Dirty Work: Mining absurdity

By: Malcolm Calder (New Zealand Arts Review)

Jacob Rajan describes Dirty Work as the biggest, most ambitious and most bonkers idea the company has ever had.

It stems from Albert Camus’ 1942 essay The Myth of Sysiphus and is set locally in the modern branch office – or maybe call/service centre – of a Bangalore-based company known as Sysiphus International.  There is a total cast of about 25.  Or more.  Or less.  Don’t worry, maths was never my strong suit either.

However only three are what we might call actors.  Justin Roger (Neil) crafts us a self-important middle manager who is barely starting to catch a glimpse of his own shortcomings and incompetencies.  He might or not fancy his offsider Zaara, who Tessa Rao carefully develops as a fairly bright, trendy and upwardly mobile young woman with a carefully honed eye towards … well, herself actually.  And wandering amidst them in her own self-contained world is a cleaning lady (Catherine Yates), who is struggling to meet her domestic obligations but does her best to cheerfully carry out her work chores each day and is pretty much ignored by the workforce.  I can’t recall her name.  Must be in the songlist somewhere!  However the poor woman suffers from some kind of speech or dental impediment because, no matter how hard she tries, the best she can manage is ‘Syphilus International’.

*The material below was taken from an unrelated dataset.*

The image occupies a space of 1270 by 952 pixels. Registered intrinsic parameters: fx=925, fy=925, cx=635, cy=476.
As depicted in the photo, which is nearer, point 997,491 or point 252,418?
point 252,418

Despite Neil’s polyphonic, pious platitudes to the contrary, no one really gives two hoots about Sisyphus International.  It’s just a job.  And it provides income.

Supporting them, and the point of difference of Dirty Work, are the 20-odd community choristers who double as work-station workers brought together under the musical direction of Josh Clark (who gets a work station all to himself – a wider one.  Something to do with a keyboard).

They don’t give two hoots about Sysiphus International either, probably because there is a different choir for each performance, few of them know each other and the vast majority have never met the actors, seen a script nor even understand what Dirty Work is actually about.

And it’s about seeing people for who they really are.  And empathy.  And understanding.  And it shakes a small fist at workplaces where people are merely seen as nameless work-cybers or automatons rather than as individuals with their own hopes, aspirations, sensitivities and shortcomings.  I wouldn’t be surprised if there’s a deeper workplace metaphor in there somewhere too.  But you’ll easily get the plot.  Enough said.

The idea of the large and revolving choral cast (and presumably locally-auditioned singers when Dirty Work goes on the road later in the year) is not a new one.  It is certainly a way of reaching out, of increasing community involvement and of improving accessibility.  And it’s not such a silly idea about growing audience numbers too. I have no idea of the total involved but it must be considerable.  I pity the poor choir wrangler.

There are about 8 songs that range from Puccini‘is Humming Chorus, to a resounding version of Beethoven’s Ode to Joy, a couple of traditional tunes, the key song from Slumdog Millionaire and everything concludes with Lorde’s Royals.

There are a lot of chuckles in this show.  Although I feel with a bit more familiarity from choristers, and even some carefully written lines allowing for a wee bit more interraction, these could easily become far bigger outright laughs. And even a big, bright, brassy Bollywood version of a couple of the songs wouldn’t go astray either.